Coggins soutient que ces forêts sacrées ont également un but pratique, car elles aident les villageois à gérer leurs ressources, à se protéger contre l’érosion et les inondations et à améliorer la conservation de l’eau pour les cultures. « Les villageois disent que la forêt garde les richesses à l’intérieur. Ça a l’air superstitieux, mais s’il y avait de l’érosion et pas de forêt pour l’arrêter, l’érosion commencerait à recouper les rizières et ils commenceraient à perdre leurs richesses. »

Dans le passé, le maître feng shui de chaque communauté choisissait le site du village qui aiderait le mieux ses habitants à gérer les éléments naturels. Selon Katie Chick, responsable de la conservation à l’université de Hong Kong, chaque paysage feng shui a besoin d’un village, de montagnes, d’une forêt, d’une rivière et de terres agricoles pour être complet. La plupart des villages seraient orientés vers le sud, avec une forêt à l’arrière sur une montagne derrière le village appelée « montagne du dragon arrière » et une à l’avant du village appelée « forêt de la porte de l’eau ».
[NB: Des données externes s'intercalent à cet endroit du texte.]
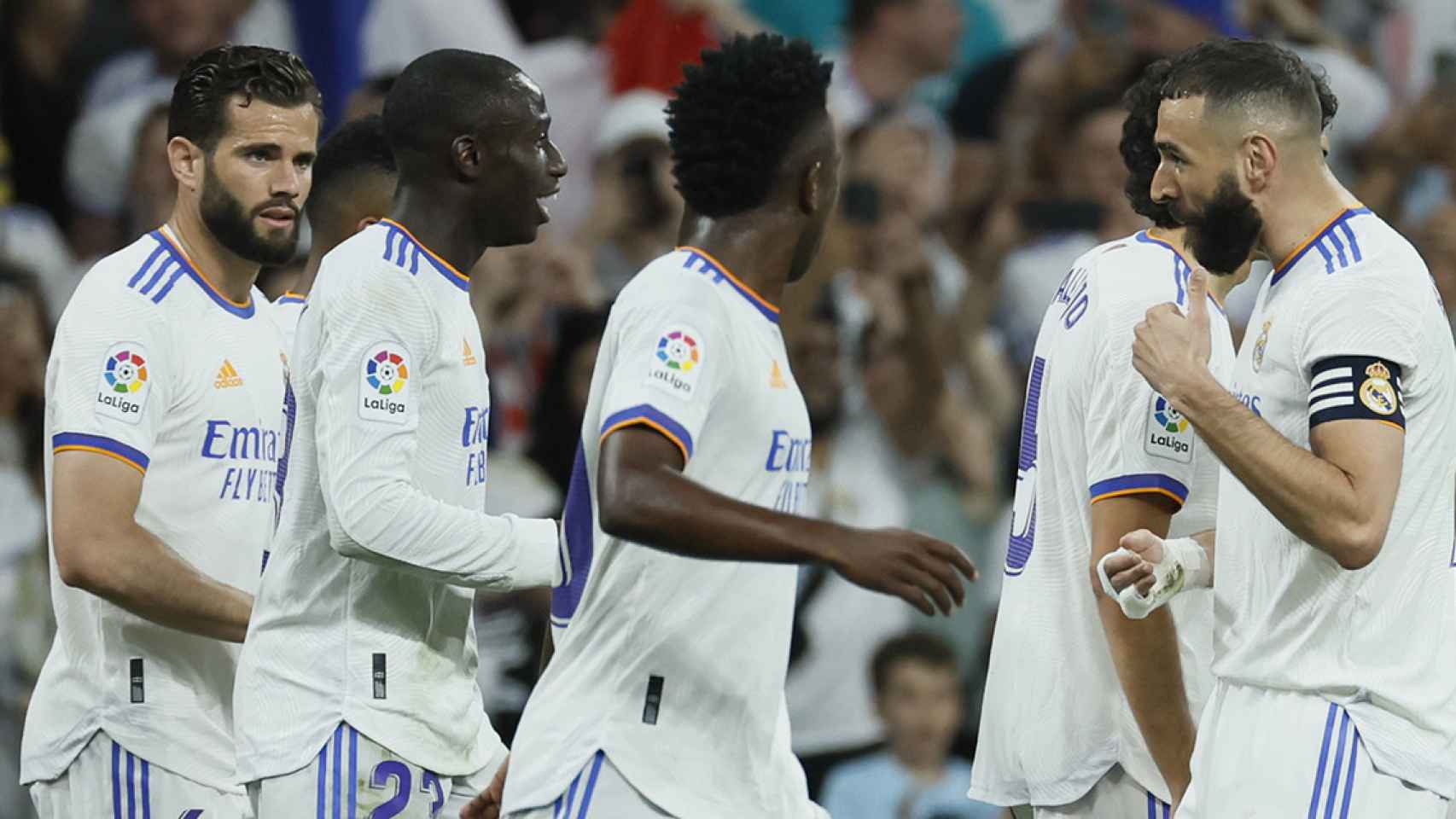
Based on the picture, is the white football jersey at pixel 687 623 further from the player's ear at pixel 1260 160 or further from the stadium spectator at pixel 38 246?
the stadium spectator at pixel 38 246

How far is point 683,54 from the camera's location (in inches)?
399

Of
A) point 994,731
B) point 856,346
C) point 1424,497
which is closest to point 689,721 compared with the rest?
point 994,731

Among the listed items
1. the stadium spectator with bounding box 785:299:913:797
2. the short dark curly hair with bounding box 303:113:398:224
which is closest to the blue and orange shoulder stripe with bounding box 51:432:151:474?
the short dark curly hair with bounding box 303:113:398:224

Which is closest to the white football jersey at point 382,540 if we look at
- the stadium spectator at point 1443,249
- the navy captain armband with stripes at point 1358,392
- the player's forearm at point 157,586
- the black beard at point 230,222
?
the player's forearm at point 157,586

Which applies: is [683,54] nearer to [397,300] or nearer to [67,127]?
[67,127]

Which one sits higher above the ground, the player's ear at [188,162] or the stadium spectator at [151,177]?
the stadium spectator at [151,177]

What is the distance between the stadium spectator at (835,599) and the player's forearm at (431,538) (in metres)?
4.05

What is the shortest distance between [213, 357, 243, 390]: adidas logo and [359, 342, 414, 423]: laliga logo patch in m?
0.88

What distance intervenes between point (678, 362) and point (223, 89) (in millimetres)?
1963

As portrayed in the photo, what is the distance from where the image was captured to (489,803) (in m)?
4.38

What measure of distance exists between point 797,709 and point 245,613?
4.03 meters

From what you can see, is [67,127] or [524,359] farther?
[67,127]

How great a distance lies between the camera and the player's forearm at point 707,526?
3.65m

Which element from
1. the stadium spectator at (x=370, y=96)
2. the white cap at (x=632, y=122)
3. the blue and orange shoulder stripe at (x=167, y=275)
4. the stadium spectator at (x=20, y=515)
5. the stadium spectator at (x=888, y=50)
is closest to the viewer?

« Les forêts feng shui fournissent de l’ombre au soleil couchant en été et protègent le village de la mousson hivernale venant du nord », a déclaré le Dr Billy Hau, écologiste forestier à l’Université de Hong Kong. En faisant écran aux forces de ces éléments, les villageois pouvaient transformer un fort vent du nord en une brise fraîche et une inondation en un bassin versant pour les rizières de la vallée.
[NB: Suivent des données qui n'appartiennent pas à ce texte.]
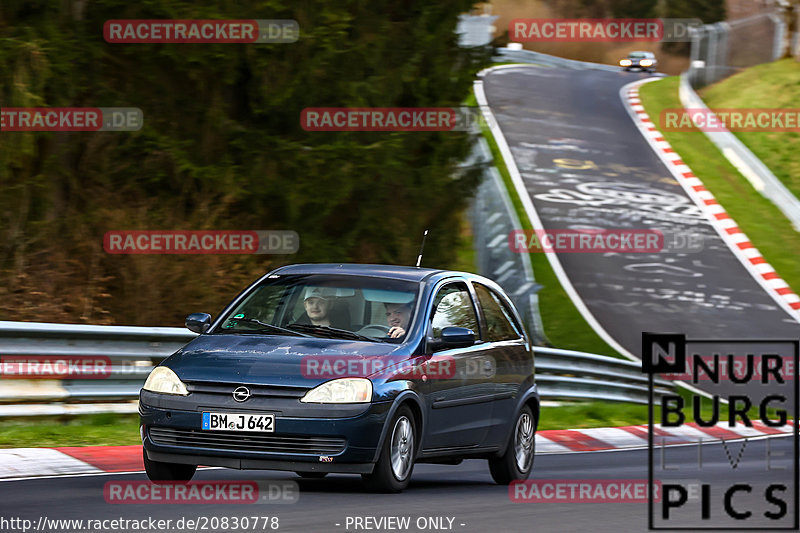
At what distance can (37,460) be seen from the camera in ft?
34.7

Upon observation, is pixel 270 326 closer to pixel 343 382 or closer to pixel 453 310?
pixel 343 382

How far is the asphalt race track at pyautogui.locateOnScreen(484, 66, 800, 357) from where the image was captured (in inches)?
1055

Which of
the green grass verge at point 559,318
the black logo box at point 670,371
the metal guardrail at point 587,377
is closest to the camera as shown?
the black logo box at point 670,371

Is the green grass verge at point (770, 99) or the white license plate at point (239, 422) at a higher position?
the white license plate at point (239, 422)

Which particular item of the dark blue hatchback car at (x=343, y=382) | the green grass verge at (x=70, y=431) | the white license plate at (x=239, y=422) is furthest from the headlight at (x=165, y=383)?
the green grass verge at (x=70, y=431)

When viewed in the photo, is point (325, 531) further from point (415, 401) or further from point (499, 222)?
point (499, 222)

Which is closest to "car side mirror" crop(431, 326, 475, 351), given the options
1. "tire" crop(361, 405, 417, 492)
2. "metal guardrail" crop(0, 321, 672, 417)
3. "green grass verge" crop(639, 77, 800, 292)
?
"tire" crop(361, 405, 417, 492)

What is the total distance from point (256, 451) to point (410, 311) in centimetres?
165

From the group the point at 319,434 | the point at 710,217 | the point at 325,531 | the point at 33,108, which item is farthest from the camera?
the point at 710,217

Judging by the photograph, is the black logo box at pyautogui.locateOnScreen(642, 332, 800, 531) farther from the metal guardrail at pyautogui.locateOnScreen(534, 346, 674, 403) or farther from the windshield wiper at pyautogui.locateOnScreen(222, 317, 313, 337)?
the metal guardrail at pyautogui.locateOnScreen(534, 346, 674, 403)

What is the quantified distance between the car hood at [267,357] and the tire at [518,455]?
190 centimetres

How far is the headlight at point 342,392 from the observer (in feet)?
29.1

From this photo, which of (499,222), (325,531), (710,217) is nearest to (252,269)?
(325,531)

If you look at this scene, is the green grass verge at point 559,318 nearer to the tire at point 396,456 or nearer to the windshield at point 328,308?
the windshield at point 328,308
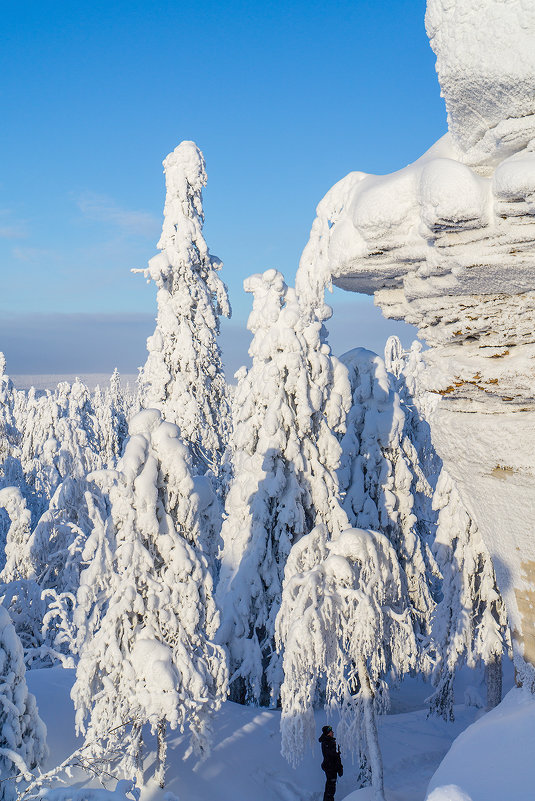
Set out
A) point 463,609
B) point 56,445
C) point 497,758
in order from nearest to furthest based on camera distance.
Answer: point 497,758
point 463,609
point 56,445

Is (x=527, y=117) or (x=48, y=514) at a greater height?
(x=527, y=117)

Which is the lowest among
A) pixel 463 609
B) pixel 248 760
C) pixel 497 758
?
pixel 248 760

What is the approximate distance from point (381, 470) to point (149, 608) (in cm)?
806

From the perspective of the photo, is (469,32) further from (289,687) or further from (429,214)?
(289,687)

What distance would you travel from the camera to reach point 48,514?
844 inches

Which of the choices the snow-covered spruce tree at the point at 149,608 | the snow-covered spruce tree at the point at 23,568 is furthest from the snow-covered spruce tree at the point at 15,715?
the snow-covered spruce tree at the point at 23,568

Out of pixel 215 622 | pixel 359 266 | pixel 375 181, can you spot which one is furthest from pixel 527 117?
pixel 215 622

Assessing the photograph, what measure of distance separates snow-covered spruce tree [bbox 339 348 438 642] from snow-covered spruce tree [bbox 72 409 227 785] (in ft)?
20.7

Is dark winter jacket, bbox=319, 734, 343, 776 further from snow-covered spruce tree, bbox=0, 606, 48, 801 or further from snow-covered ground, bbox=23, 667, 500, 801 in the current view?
snow-covered spruce tree, bbox=0, 606, 48, 801

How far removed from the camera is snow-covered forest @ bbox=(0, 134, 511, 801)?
867 centimetres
Aujourd’hui, ces forêts feng shui sont restées intactes car il était considéré comme sacrilège de couper les arbres. Les villageois ne pouvaient ramasser les branches tombées que tous les deux ans afin de ne pas impacter l’intégrité de la forêt. Même pendant le règne communiste de Mao Zedong de 1949 à 1976, alors que le feng shui était considéré comme une superstition féodale, les villageois Han ont continué à protéger discrètement leurs fengshuilin.

La punition pour avoir coupé les arbres différait d’une province à l’autre. Dans les villages de Chebaling dans le Guangdong, les habitants croyaient que les arbres avaient des propriétés curatives et que si quelqu’un les coupait, quelqu’un tomberait malade. Tandis qu’à Jiangsu, les villageois pris en train de couper les arbres recevaient une amende d’un cochon ou le bois illicite était incendié.

Si vous régénérez intentionnellement le fengshuilin, cela fera réellement une différence tangible en tant que puits de carbone

Alors que les villageois à travers le sud de la Chine protègent toujours leur fengshuilin, il y a aussi maintenant une protection de l’État. Au début des années 1990, le comté de Wuyan, dans la province du Jiangxi, a répertorié les fengshuilin comme baohu xiaoqu (petites zones protégées) où les villageois étaient invités à ne pas utiliser de pesticides et à payer une amende pour tout dommage causé aux fengshuilin. La poussée pour protéger le fengshuilin s’est depuis étendue ailleurs, comme dans le comté de Nanjing dans le Fujian.

Même si le fengshuilin est un concept ancien, Coggins dit que beaucoup de Chinois n’en ont jamais entendu parler, car il était considéré comme un sujet interdit sous le régime de Mao. « Il y a un certain degré de fierté quand on découvre que les gens en Chine protègent les forêts depuis des siècles », a-t-il dit.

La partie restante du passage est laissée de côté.